Data structure replacement – In addition to replacing the state tree with a STARK-friendly method, we also need to replace the transaction list, receipt tree, and other costly structures. Moving the transaction and receipt structures to EIP SSZ is a step in this direction, as done by Etan Kissling.
In addition, the two tools mentioned in the previous section (multivariate gas and delayed state root) can also help in this regard. However, it is worth noting that, unlike stateless validation, using these two tools means that we already have enough technology to do what we need to do at the moment, and even with these technologies, the complete ZK-EVM validation requires more work – just less work is needed.

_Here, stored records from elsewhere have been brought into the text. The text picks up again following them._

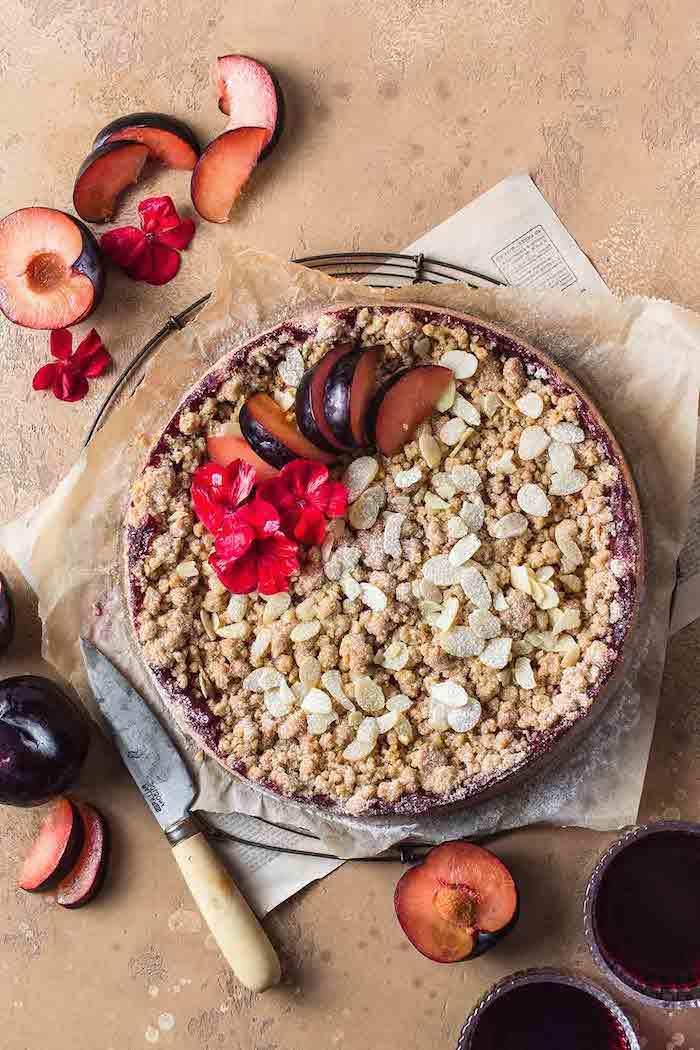 rezept für einen kuchen mit frischen pflaumen ein messer kleine rote blumen glas mit rotem saft pflaumen entkernen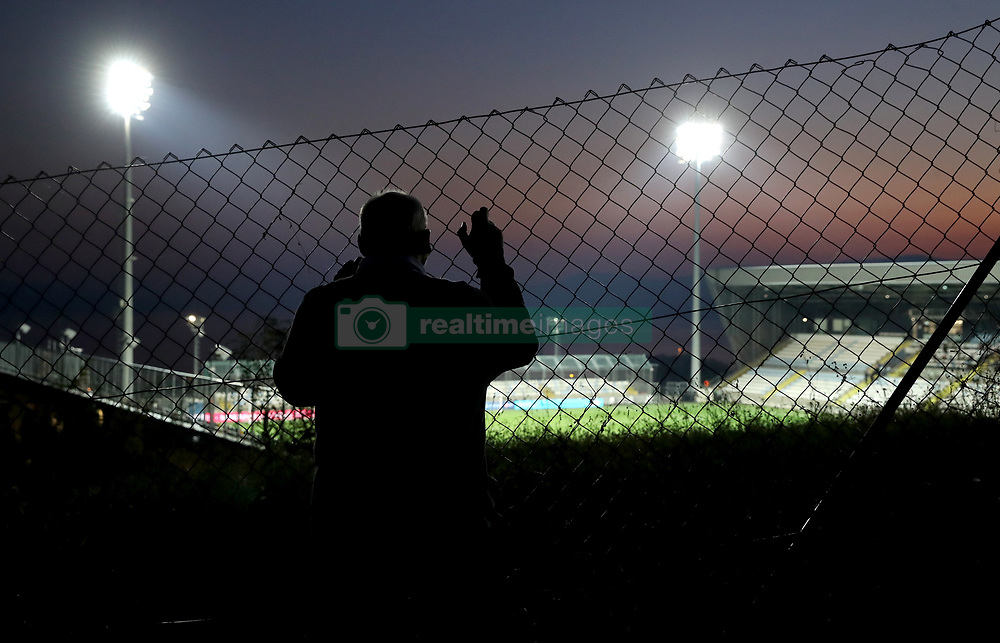 Fans at a viewpoint into the stadium before the UEFA Nations League match at Stadion HNK Rijeka in Croatia.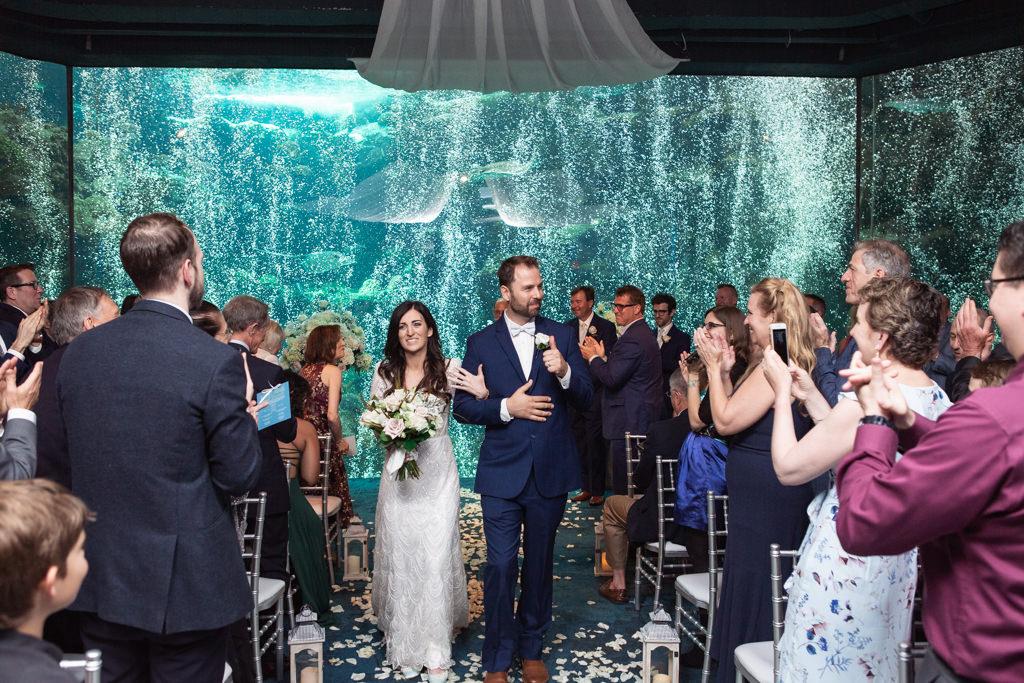Bride and Groom Wedding Ceremony Recessional Portrait at Unique Downtown Tampa Venue The Florida Aquarium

One point not mentioned in the previous section is the hardware of the prover: using GPUs, FPGAs, and ASICs to generate proofs faster. Fabric Cryptography, Cysic, and Accseal are three companies making progress in this area. This is very valuable for L2, but it is unlikely to be a decisive factor for L1, as people strongly want L1 to remain highly decentralized, which means that proof generation must be within a reasonable range for Ethereum users and not limited by the bottleneck of a single company’s hardware. L2 can make more positive trade-offs.
There is more work to be done in these areas:
Parallelizing proof requirements – Different parts of the proof system should be able to “share memory” (such as lookup tables). We know the techniques to do this, but they need to be implemented.

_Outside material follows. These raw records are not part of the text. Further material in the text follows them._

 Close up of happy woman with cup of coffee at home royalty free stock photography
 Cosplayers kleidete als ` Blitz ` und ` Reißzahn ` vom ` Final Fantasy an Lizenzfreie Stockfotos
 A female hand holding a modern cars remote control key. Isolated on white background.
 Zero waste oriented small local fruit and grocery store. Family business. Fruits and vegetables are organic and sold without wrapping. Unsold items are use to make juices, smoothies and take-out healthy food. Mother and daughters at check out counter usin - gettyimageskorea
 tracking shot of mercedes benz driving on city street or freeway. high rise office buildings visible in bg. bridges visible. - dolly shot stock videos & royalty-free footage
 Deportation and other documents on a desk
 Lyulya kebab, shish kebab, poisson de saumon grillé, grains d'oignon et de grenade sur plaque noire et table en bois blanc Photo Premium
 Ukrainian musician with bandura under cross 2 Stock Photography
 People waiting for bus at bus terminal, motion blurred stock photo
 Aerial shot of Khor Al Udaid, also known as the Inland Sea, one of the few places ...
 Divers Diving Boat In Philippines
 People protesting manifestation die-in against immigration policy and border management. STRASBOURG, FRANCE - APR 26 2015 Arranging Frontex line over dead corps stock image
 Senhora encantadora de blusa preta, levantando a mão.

We need more analysis to find the ideal set of gas cost changes to minimize the worst-case verification time.
We need to do more work on the proof system.

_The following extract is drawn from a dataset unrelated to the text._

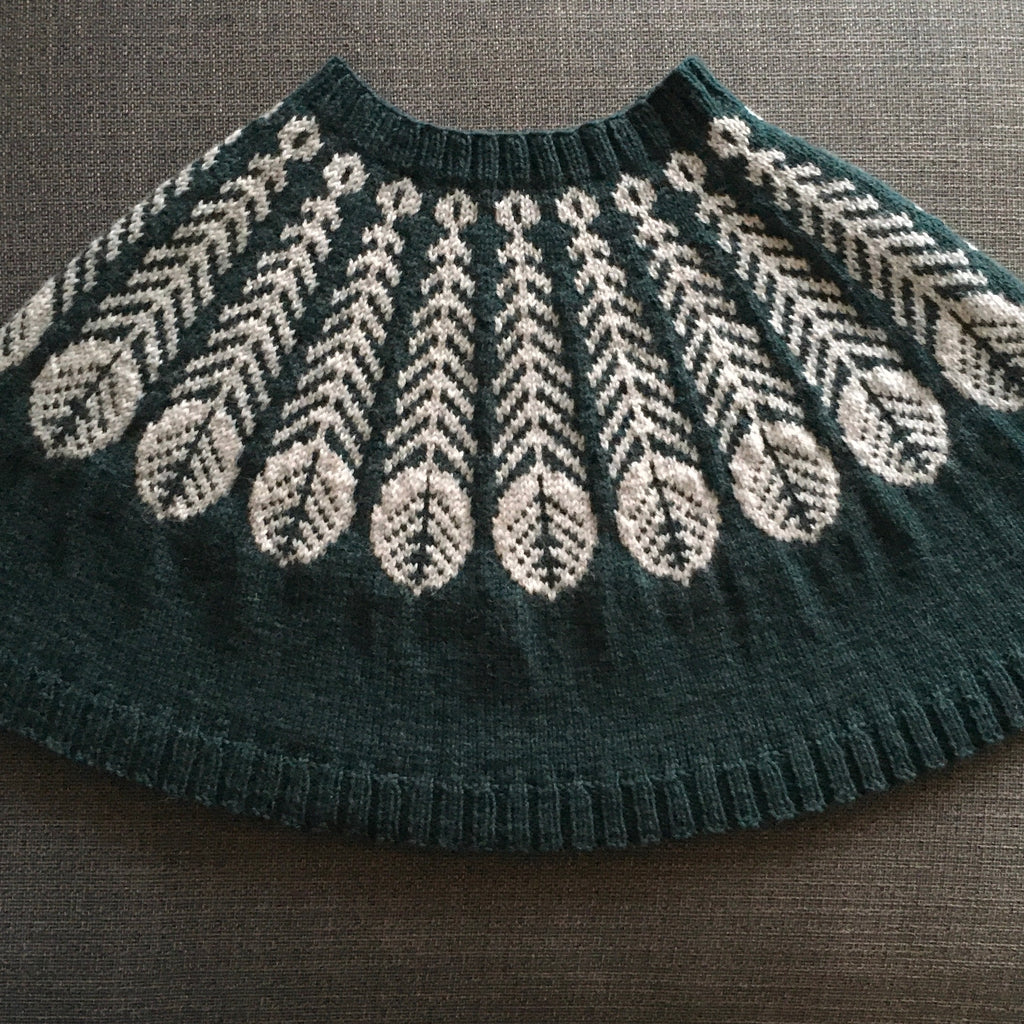 handknitted poncho with feather colourwork design at yoke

Possible trade-offs include:
Security vs. prover time – If more aggressive hash functions, more complex proof systems, or more aggressive security assumptions or other design choices are chosen, it may be possible to shorten prover time.
Decentralization vs. prover time – The community needs to agree on the “specification” of the prover hardware they are targeting. Can the provers be large entities? Do we want high-end consumer laptops to be able to prove an Ethereum block in 4 seconds? Something in between?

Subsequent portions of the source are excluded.